[Prompt] Work through the listing below, copying each line that carries the word "their".

========================================================================

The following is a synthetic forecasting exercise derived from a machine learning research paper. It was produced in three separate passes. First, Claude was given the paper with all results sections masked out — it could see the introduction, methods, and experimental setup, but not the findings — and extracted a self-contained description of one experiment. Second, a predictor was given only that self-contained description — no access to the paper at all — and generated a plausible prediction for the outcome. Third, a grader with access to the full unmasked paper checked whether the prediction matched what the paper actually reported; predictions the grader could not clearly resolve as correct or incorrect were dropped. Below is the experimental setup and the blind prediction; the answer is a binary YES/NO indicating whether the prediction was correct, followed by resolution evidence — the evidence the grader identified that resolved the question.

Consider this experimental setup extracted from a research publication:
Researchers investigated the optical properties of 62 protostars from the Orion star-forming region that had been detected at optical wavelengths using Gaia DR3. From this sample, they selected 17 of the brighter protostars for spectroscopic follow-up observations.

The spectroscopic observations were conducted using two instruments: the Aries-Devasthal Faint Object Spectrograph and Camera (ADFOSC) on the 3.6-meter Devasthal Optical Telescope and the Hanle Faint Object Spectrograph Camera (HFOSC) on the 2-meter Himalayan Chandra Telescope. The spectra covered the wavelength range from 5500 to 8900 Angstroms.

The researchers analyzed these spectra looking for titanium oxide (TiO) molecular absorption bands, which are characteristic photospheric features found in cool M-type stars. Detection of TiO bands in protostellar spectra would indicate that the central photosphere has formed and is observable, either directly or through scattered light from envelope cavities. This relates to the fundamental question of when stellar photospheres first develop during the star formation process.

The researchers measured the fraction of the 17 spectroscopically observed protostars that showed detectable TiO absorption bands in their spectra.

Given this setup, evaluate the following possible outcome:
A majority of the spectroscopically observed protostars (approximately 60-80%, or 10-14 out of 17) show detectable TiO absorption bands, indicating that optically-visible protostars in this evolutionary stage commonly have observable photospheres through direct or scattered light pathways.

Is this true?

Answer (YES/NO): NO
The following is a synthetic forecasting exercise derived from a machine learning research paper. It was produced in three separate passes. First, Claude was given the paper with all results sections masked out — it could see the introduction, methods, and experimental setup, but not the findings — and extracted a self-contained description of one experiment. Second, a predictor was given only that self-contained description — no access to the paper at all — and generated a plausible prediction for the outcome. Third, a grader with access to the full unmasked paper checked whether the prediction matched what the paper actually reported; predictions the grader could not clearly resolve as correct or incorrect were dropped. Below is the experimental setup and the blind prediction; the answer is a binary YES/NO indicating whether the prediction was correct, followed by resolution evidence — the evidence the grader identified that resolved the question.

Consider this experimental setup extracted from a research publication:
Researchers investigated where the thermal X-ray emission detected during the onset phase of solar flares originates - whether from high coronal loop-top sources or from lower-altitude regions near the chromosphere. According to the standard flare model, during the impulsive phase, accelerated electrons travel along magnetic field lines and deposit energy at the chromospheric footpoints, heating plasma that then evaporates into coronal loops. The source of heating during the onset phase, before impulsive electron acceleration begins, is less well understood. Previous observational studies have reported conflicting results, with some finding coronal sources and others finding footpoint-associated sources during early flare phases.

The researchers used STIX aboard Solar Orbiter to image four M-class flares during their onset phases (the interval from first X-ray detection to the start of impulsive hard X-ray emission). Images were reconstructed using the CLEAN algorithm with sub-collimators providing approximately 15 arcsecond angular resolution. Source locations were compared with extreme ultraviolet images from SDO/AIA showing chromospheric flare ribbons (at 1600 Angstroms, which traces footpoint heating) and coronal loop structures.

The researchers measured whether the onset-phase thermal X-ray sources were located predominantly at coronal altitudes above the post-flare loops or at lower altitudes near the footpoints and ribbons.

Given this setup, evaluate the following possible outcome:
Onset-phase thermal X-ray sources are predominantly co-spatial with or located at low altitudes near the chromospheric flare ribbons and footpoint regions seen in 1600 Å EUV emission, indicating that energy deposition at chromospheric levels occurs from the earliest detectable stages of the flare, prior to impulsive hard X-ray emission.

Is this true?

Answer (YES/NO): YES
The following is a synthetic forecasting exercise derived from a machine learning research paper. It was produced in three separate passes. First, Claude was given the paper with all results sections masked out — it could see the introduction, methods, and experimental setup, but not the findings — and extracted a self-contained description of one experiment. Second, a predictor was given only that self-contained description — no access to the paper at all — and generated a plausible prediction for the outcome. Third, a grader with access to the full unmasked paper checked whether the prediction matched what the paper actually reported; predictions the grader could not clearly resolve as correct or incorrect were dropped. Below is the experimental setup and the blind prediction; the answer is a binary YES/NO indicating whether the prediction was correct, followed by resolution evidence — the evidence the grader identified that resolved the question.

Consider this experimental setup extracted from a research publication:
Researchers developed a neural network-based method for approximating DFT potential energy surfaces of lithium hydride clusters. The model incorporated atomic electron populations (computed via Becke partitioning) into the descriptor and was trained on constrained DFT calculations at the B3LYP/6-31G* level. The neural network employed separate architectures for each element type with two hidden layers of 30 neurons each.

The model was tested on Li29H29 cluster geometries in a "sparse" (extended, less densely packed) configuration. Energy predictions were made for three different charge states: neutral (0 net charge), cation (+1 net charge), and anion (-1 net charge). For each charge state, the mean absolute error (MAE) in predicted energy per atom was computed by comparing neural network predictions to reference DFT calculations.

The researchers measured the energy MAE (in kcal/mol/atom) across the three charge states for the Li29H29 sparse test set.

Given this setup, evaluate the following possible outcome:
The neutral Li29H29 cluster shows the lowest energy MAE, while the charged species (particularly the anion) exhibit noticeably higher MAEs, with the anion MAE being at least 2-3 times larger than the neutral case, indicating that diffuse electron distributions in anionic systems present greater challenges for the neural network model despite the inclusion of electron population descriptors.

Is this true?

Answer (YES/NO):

========================================================================

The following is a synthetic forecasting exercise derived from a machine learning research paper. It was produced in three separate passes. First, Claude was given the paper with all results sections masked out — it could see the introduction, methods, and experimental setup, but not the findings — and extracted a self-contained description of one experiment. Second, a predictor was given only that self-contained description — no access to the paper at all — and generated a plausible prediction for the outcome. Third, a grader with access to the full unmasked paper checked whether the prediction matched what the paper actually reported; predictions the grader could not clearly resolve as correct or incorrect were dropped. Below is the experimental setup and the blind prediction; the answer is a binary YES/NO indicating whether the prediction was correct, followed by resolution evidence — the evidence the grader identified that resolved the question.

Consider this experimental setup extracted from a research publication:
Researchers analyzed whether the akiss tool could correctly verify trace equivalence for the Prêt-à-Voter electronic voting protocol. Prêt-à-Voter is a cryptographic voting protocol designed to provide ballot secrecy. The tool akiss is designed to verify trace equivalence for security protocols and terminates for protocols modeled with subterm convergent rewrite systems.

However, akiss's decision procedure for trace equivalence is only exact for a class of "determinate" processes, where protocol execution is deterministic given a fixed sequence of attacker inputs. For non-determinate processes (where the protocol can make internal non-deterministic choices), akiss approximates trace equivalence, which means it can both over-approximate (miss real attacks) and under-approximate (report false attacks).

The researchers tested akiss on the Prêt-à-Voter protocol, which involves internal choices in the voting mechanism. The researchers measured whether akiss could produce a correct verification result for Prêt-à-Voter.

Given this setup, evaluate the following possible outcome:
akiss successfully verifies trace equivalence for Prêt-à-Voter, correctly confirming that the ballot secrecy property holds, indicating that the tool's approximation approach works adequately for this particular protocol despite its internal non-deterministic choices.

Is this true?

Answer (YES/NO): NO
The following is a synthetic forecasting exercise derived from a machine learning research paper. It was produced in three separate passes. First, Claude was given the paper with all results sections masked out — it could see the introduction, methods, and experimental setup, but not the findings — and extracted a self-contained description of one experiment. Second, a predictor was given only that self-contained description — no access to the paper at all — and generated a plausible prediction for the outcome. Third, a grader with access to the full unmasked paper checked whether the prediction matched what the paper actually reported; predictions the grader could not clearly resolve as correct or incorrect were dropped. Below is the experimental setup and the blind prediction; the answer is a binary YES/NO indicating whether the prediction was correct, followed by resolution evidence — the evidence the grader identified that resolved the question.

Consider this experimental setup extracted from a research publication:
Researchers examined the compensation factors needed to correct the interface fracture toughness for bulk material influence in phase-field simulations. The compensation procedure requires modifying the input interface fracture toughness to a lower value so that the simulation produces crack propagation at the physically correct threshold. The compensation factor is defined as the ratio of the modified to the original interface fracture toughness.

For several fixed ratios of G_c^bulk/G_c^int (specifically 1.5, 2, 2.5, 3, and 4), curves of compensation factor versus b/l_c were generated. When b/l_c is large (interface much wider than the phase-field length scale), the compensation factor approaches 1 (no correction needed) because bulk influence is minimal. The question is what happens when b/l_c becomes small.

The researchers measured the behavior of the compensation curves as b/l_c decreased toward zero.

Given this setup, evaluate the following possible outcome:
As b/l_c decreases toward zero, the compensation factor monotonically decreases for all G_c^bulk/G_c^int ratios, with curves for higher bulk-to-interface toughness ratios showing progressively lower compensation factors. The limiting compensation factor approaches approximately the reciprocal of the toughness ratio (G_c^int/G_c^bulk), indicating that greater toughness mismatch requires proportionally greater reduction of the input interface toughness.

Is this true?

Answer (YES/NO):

========================================================================

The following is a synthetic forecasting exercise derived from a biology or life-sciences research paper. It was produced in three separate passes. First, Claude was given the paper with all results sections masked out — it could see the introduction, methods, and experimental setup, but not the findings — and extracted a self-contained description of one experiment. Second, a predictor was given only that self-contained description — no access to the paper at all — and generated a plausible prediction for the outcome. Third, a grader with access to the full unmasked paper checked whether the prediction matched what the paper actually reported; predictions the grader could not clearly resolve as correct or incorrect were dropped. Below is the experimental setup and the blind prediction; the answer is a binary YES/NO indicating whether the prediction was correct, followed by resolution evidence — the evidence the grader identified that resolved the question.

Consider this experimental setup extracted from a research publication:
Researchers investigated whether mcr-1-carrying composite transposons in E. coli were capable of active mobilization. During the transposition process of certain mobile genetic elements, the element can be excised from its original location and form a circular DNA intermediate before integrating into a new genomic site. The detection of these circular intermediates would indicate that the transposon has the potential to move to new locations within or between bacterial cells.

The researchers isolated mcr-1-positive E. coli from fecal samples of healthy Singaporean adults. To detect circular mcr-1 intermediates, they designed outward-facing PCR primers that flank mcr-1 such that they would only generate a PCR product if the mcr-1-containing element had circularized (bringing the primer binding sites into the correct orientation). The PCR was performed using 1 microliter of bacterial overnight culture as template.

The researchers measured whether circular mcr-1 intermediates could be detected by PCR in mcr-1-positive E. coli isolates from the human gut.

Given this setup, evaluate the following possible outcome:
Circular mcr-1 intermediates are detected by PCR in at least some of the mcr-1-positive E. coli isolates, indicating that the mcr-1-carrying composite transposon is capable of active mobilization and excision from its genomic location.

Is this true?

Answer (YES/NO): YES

========================================================================

[Output of the exercise]
The researchers measured the fraction of the 17 spectroscopically observed protostars that showed detectable TiO absorption bands in their spectra.
The researchers used STIX aboard Solar Orbiter to image four M-class flares during their onset phases (the interval from first X-ray detection to the start of impulsive hard X-ray emission). Images were reconstructed using the CLEAN algorithm with sub-collimators providing approximately 15 arcsecond angular resolution. Source locations were compared with extreme ultraviolet images from SDO/AIA showing chromospheric flare ribbons (at 1600 Angstroms, which traces footpoint heating) and coronal loop structures.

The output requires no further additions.